=== Written task A ===
Could you write out the part of the SageMaker setup text starting at "sagemaker_session = sagemaker.Session()" and ending at "#role = sagemaker.get_execution_role()"?

=== Document passage ===
* * * * * * *

### Set up

#### 1. Set  up  accounts and role

In [1]:
#!pip install sagemaker==1.39.0

In [2]:
import sagemaker
import boto3

sagemaker_session = sagemaker.Session()
account_id =  boto3.client('sts').get_caller_identity().get('Account')
region = boto3.session.Session().region_name


#role = sagemaker.get_execution_role()
role="arn:aws:iam::{}:role/service-role/AmazonSageMaker-ExecutionRole-20190118T115449".format(account_id)


#### 2. Setup image and instance type

In [3]:
pytorch_custom_image_name="ppi-extractor:gpu-1.0.0-201910130520"
instance_type = "ml.p3.8xlarge" 

In [4]:
docker_repo = "{}.dkr.ecr.{}.amazonaws.com/{}".format(account_id, region, pytorch_custom_image_name)

#### 3. Configure train/ test and validation datasets

In [5]:
bucket = "aegovan-data"

* * * * * * *

=== Written task B ===
Could you give again the records starting at the line that contains "Which has a" and ending at the end of the records, with the pictures left out?

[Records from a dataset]
* * * * * * *

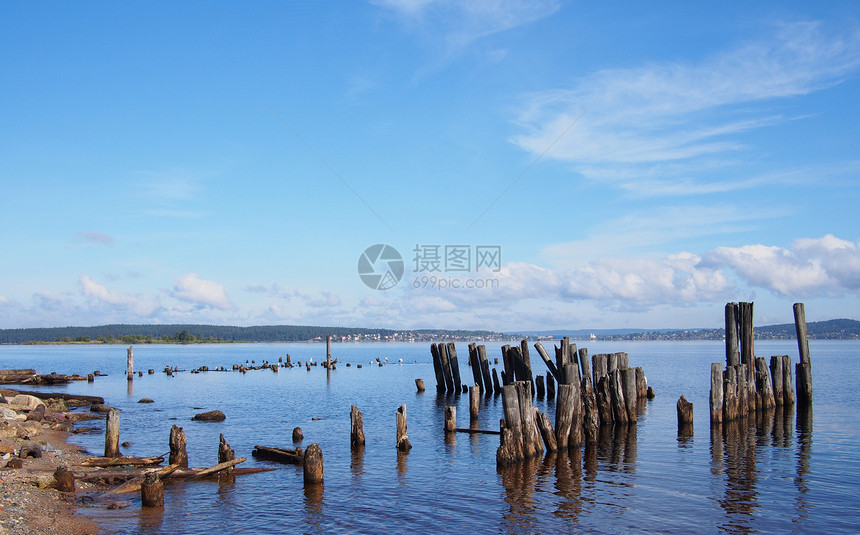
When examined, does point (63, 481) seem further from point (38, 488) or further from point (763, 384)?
point (763, 384)

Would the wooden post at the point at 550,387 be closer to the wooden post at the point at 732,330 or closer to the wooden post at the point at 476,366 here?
the wooden post at the point at 476,366

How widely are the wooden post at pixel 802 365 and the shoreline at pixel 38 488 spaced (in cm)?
2881

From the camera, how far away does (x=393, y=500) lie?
48.9 feet

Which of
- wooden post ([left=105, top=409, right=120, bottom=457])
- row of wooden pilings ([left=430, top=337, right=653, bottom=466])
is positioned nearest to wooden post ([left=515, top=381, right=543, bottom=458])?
row of wooden pilings ([left=430, top=337, right=653, bottom=466])

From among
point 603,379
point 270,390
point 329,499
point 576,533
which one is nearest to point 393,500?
point 329,499

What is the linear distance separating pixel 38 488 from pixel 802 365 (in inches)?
1205

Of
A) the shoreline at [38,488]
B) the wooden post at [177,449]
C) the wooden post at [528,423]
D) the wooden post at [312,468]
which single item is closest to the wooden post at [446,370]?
the wooden post at [528,423]

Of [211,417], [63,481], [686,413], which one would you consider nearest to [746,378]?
[686,413]

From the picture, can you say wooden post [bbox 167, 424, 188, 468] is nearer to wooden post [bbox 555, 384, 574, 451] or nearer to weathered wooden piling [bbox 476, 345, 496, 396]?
wooden post [bbox 555, 384, 574, 451]

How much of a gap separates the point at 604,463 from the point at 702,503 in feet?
14.3

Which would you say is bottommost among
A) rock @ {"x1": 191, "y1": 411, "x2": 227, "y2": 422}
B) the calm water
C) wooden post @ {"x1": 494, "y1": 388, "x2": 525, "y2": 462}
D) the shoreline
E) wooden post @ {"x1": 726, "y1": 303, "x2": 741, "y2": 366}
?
rock @ {"x1": 191, "y1": 411, "x2": 227, "y2": 422}

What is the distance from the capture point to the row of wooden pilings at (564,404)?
1744cm

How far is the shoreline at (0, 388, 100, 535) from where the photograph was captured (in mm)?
11977

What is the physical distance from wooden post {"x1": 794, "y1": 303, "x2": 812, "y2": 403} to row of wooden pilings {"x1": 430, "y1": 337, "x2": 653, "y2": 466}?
7.05 m
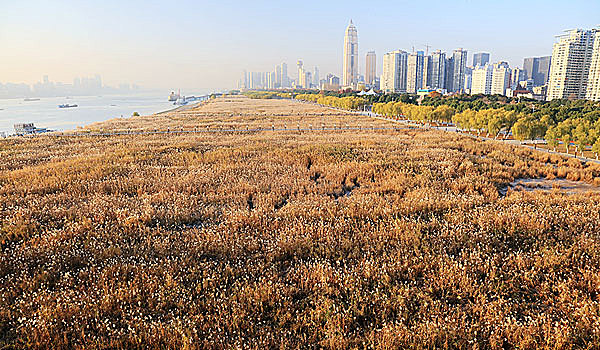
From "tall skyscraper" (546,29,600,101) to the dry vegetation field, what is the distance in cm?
14311

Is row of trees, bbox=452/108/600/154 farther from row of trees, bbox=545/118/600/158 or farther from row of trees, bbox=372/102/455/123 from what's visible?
row of trees, bbox=372/102/455/123

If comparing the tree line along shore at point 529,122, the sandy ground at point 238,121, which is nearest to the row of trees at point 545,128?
the tree line along shore at point 529,122

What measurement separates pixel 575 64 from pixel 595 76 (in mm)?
13952

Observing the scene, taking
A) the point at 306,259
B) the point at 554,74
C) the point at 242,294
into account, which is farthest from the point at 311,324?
the point at 554,74

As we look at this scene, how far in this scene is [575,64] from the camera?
121812 millimetres

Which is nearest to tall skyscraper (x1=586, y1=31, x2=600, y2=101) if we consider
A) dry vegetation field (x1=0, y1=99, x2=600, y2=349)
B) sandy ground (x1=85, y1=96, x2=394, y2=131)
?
sandy ground (x1=85, y1=96, x2=394, y2=131)

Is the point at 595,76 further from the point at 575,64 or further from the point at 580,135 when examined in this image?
the point at 580,135

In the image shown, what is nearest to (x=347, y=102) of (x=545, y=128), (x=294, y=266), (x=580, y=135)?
(x=545, y=128)

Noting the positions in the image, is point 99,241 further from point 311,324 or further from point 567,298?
point 567,298

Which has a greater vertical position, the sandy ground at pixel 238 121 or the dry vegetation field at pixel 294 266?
the dry vegetation field at pixel 294 266

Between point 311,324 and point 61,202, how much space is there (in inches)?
446

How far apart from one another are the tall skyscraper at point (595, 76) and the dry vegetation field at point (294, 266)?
131 meters

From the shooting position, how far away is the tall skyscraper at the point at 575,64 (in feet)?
399

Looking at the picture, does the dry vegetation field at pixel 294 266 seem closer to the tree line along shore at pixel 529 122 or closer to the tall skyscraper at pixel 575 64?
the tree line along shore at pixel 529 122
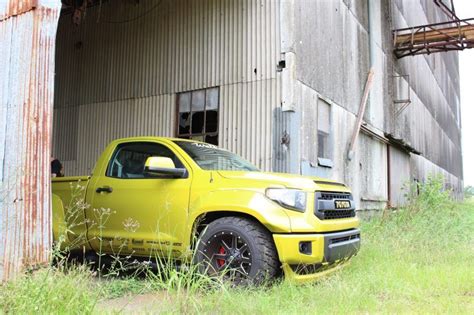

* * * * * * *

=== Problem solution A ===
sagemaker_session = sagemaker.Session()
account_id =  boto3.client('sts').get_caller_identity().get('Account')
region = boto3.session.Session().region_name


#role = sagemaker.get_execution_role()

=== Problem solution B ===
Which has a greater vertical position, the sandy ground at pixel 238 121 or the dry vegetation field at pixel 294 266?
the dry vegetation field at pixel 294 266

Between point 311,324 and point 61,202, how much space is there (in inches)?
446

How far apart from one another are the tall skyscraper at point (595, 76) and the dry vegetation field at point (294, 266)?
131 meters

From the shooting position, how far away is the tall skyscraper at the point at 575,64 (in feet)?
399

Looking at the picture, does the dry vegetation field at pixel 294 266 seem closer to the tree line along shore at pixel 529 122 or closer to the tall skyscraper at pixel 575 64?
the tree line along shore at pixel 529 122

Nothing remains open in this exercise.